Repeated in the novel is the idea that these people, no matter how different they appear, resemble each other deep down, and in some cases are interchangeable. What is taken to be yet another irony in a novel packed with ironies seems plainly cynical, but it is explicitly insisted upon. Is it true, or is Conrad being provocative?
"The terrorist and the policeman both come from the same basket," says the Professor. In another context, Chief Inspector Heat says something similar: "The mind and instincts of a burglar are of the same kind as the mind and instincts of a police officer." As Conrad describes the respectable Assistant Commissioner awaiting Verloc's return, he lingers "as though he were a member of the criminal classes." And for Verloc, "Anarchists or diplomats were all one to him." Just as the Assistant Commissioner physically resembles a foreigner—as though he is surrealistically blending in with the rest of the exiles—Verloc and Stevie, unrelated by blood, are "like father and son."
To passersby, Winnie looks exactly like Stev
ie. This is not odd, since they are brother and sister. What is unusual, since Stevie has a pathological horror of violence, is that Winnie becomes most like her brother when she is about to plunge a knife into her husband's heart: "As if the homeless soul of Stevie had flown for shelter straight to the breast of his sister ... the resemblance of her face with that of her brother grew at every step, even to the droop of the lower lip, even to the slight divergence of the eyes."

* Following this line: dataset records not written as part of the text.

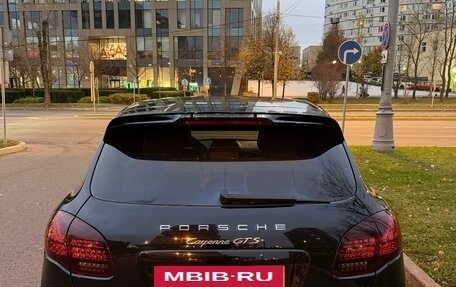 Porsche Cayenne III, 2012 год, 2 100 000 рублей, 5 фотография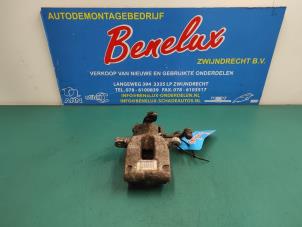 Usagé Etrier de frein (pince) arrière droit Citroen C4 Prix sur demande proposé par Benelux Zwijndrecht B.V.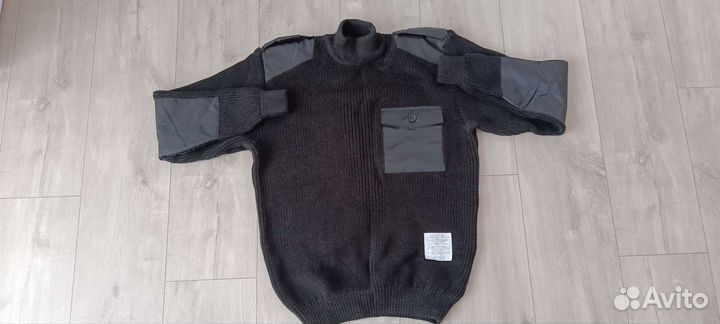 Кофта полицейская (форменная)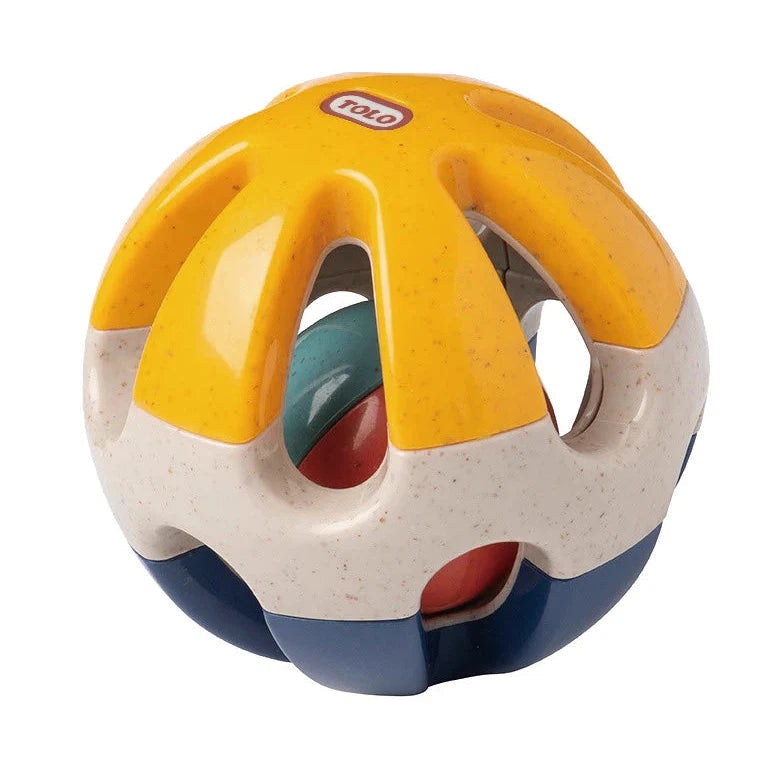 TOLO Roller Rattle-Speedy Monkey-Little Giant Kidz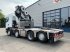 LKW типа Scania G 480 HMF 85 Tonmeter laadkraan + Fly-Jib, Gebrauchtmaschine в ANDELST (Фотография 2)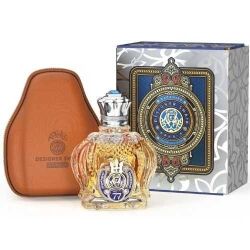 Shaik No 77 Edp 100 ML Men's Perfume - 3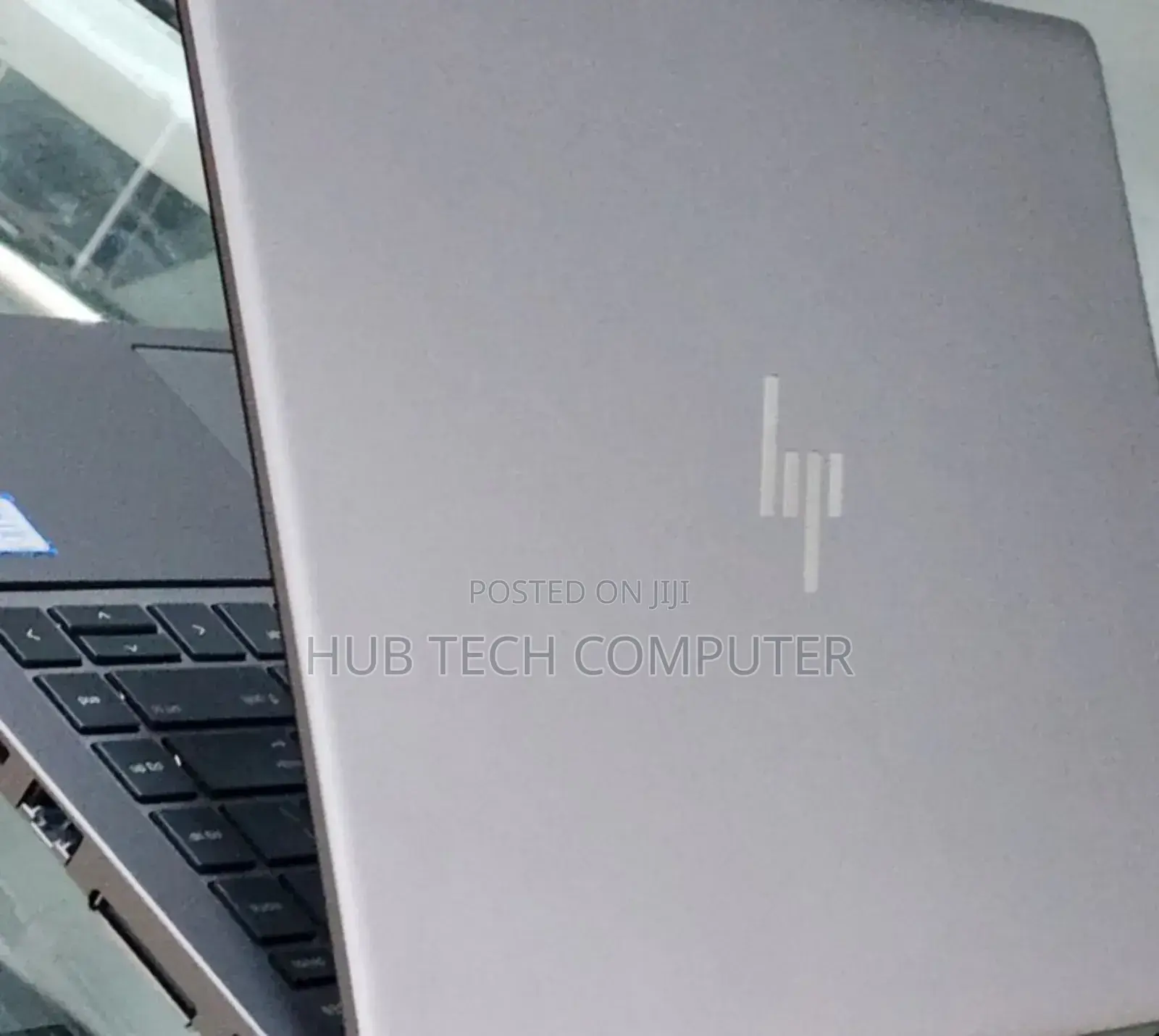 New Laptop HP ZBook Studio 16GB Intel Core I7 SSD 512GB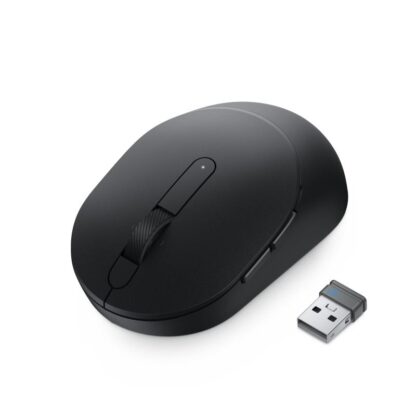 DELL MOUSE MS5120W WIRELESS BLACK - Image 12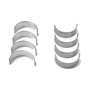 KIT DE BRONZINAS CENTRAIS METAL LEVE. - BC-123-J 0,25
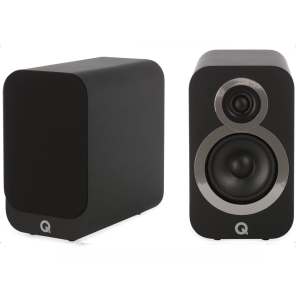 Q Acoustics Dif Q 3010I Nero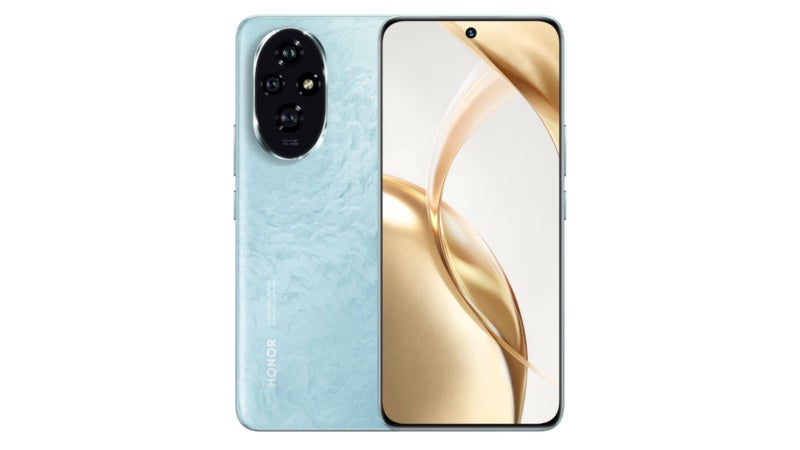 Honor 200 series specs leak ahead of next week’s launch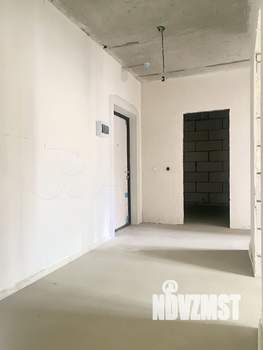 2-к квартира, вторичка, 71м2, 20/24 этаж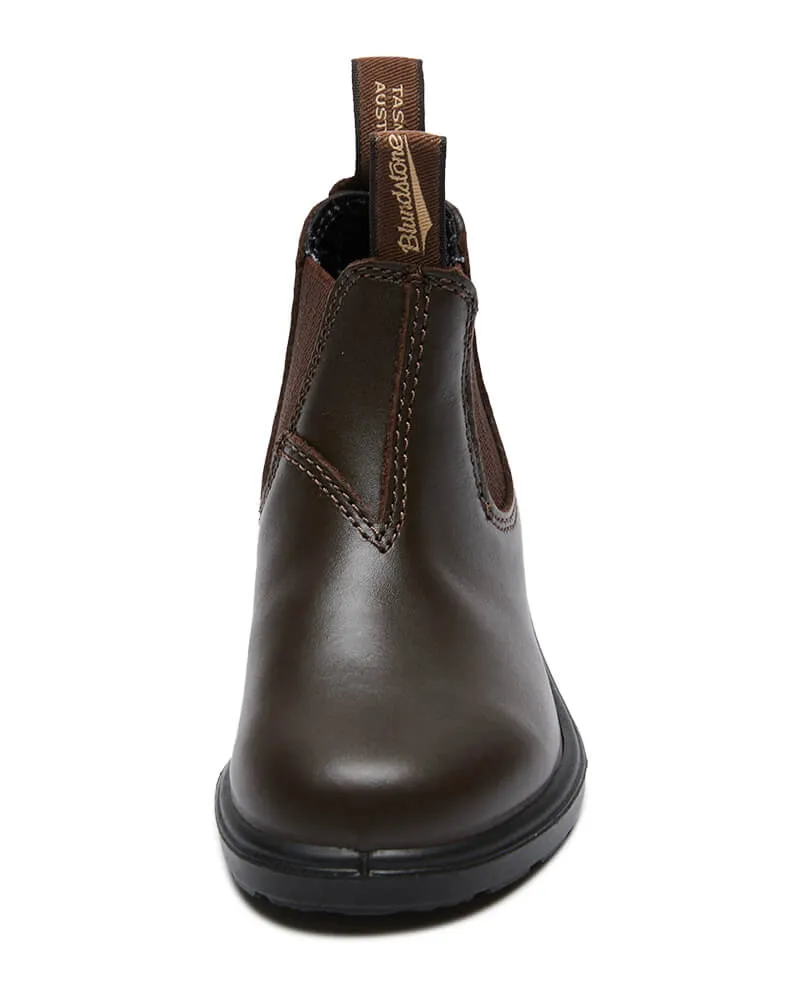 Style 630 Kids Elastic Side Work Boot
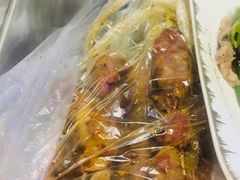 -泉畔人家·老济南经典鲁菜(大明湖店)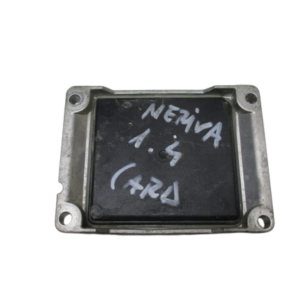 Opel Meriva Astra H Corsa D 1400 benzina anno dal 2003 al 2010 Centralina motore 0261207722   1039S07871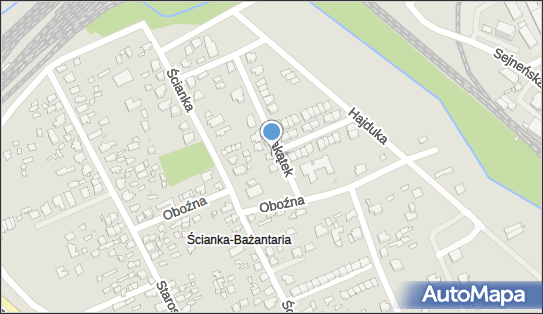 5431233527, Biuro Kosztorysowo-Budowlane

These likenesses, this blended sense of a small world—coincidences and common ground—convey an ambiguous aura of moral lassitude but at the same time give the novel a family atmosphere, that of "domestic drama." In this respect it is the simple tale of Conrad's subtitle. Not an English family, but a nest of exiles, fatalistic and unhappy, but dangerous only to themselves. Speaking of likenesses, surely the great but unintentional irony of this ironic masterpiece is the way in which the Verlocs are so like the Korzeniowskis.
The Worst Journey in the World
THE HEROIC SOUL who wrote The Worst Journey in the World was physically rather frail and had terrible eyesight, and everything happened to him while he was still in his twenties. It was as if in having survived the near-death experiences of Antarctic exploration and the First World War, he had incurred a huge debt, which he spent the rest of his life repaying. He was broken mentally and physically. He once wrote, "It falls to few men to do something which no one else has ever done. To have done so before the age of thirty is astonishing; the combination of opportunity, ability and motive power is extremely rare."
Apsley Cherry-Garrard, the youngest member of Captain Robert Falcon Scott's ill-fated 1910–13 expedition to Antarctica, made that observation about Lawrence of Arabia, whom he knew. He might have been writing about himself. The essay is included in a little-known collection of reminiscences, called T. E. Lawrence by His Friends. This piece is the only other example of Cherry-Garrard's writing I have ever found. There are no published letters or diaries, no reminiscences; there is no biography. He volunteered first for the polar risk and then volunteered for the First World War. He suffered and wrote about his experiences at the Pole. He did not write about the war, though he said that for bravery and ideals, no soldier he had seen in combat could compare with the Antarctic explorers he had known.